Why it matters: IAM teams need this distinction to avoid overfitting NHI controls to agentic systems, while still governing lifecycle, privilege, and visibility across all identity programmes.

By the numbers:

• The vast majority of NHIs sit completely outside formal governance programs, with machine-to-human ratios reaching 500:1.
• Only 24.4% of organizations have full visibility into which AI agents are communicating with each other.
• When AWS credentials are exposed publicly, attackers attempt access within an average of 17 minutes.

👉 Read Saviynt's analysis of NHIs vs. AI agents and identity governance

Context

Every enterprise identity program now has to distinguish between predictable non-human identities and AI agents that can change actions at runtime. The governance gap is not just scale, it is that the programme was designed for credentials that follow instructions, not identities that decide.

NHIs already form the connective tissue of modern infrastructure, but AI agents add a new layer of behavioural variance, credential creation, and delegation. That changes how identity, privilege, and audit evidence have to be interpreted across NHI, autonomous, and human programmes.

Key questions

Q: How should security teams govern AI agents and NHIs differently?

A: Security teams should govern NHIs as predictable machine identities and AI agents as runtime actors that can alter behaviour after authentication. That means static entitlements, inventory, and rotation remain central for NHIs, while agents need behaviour monitoring, delegation tracing, and ownership controls that account for tool choice and execution timing.

Q: Why do AI agents create more risk than service accounts?

A: AI agents create more risk because they can decide which tools to use, which systems to query, and when to act, often within one workflow. Service accounts usually follow fixed instructions. The risk increase comes from runtime discretion, not just from having machine credentials.

Q: What breaks when AI agents are managed like ordinary machine identities?

A: What breaks is the assumption that access scope can be fully understood from provisioning data and quarterly review. Ordinary machine identities are repeatable; agents are not. If teams only review entitlements, they miss context shifts, delegated actions, and credential creation inside the session.

Q: How can organisations tell whether an AI agent is acting outside its intended scope?

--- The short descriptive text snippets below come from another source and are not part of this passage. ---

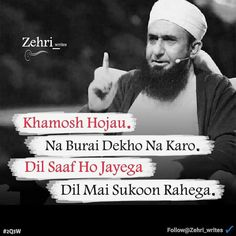 Alish khan Best Islamic Quotes, Islamic Inspirational Quotes, Muslim Quotes, Inspirational Thoughts, Hindi Quotes, Motivational Quotes, Qoutes, Deep Words, True Words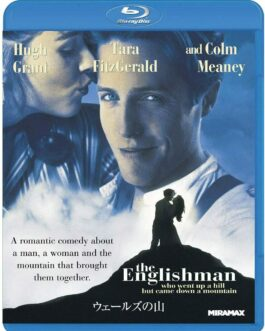 THE ENGLISHMAN WHO WENT UP A HILL BUT CAME DOWN A MOUNTAIN [Blu-ray]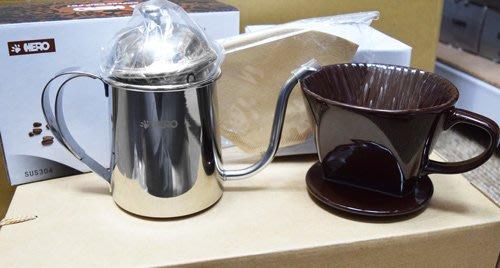 全新現貨 HERO 手沖咖啡器具禮盒套組(咖啡壺+陶瓷咖啡濾杯)~可面交(超低價商品)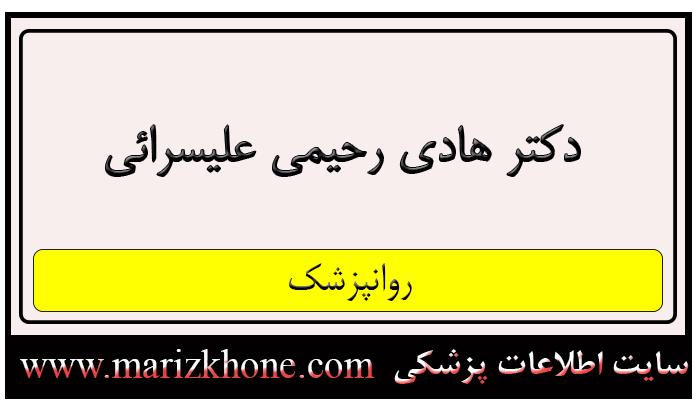 آدرس و تلفن دکتر هادی رحیمی علیسرائی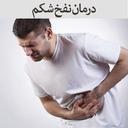 درمان سریع نفخ شکم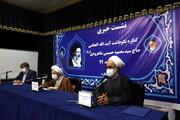 فیلم |  نشست خبری کنگره نکوداشت آیت الله العظمی حاج سید محمود حسینی شاهرودی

A: Organisations should look for behaviour that crosses expected tool boundaries, generates unusual credentials, or chains actions across systems that are not part of the original task. The signal is not simply high activity. It is a change in action pattern, delegation, or downstream access context.

Technical breakdown

Why static NHI controls fail for AI agents

Non-human identities such as service accounts, tokens, and certificates execute predefined instructions, so identity teams can usually reason about them from provisioning data, expected scope, and periodic review. AI agents behave differently when they choose tools, data sources, or next actions at runtime. That means static policy scoping can miss the actual risk, because the same credential may be used in different ways across different sessions. The technical failure is not just wider access. It is that the control model assumes repeatable execution, while the agent can alter its path after authentication.

Practical implication: Separate inventory and monitoring logic for predictable machine identities from behaviour-based oversight for agents.

How agent-to-agent delegation fragments the audit trail

Protocols such as agent-to-agent handoff and MCP-based tool access create chained identity contexts. Each delegation step can produce a new credential, session, or action context, which makes the original owner harder to trace. Traditional logs record who accessed what, but not always which identity initiated the sequence, which tool changed the state, or whether another agent continued the workflow. Once delegation becomes recursive, audit evidence becomes a graph rather than a line. That matters because governance teams need attribution as much as access control.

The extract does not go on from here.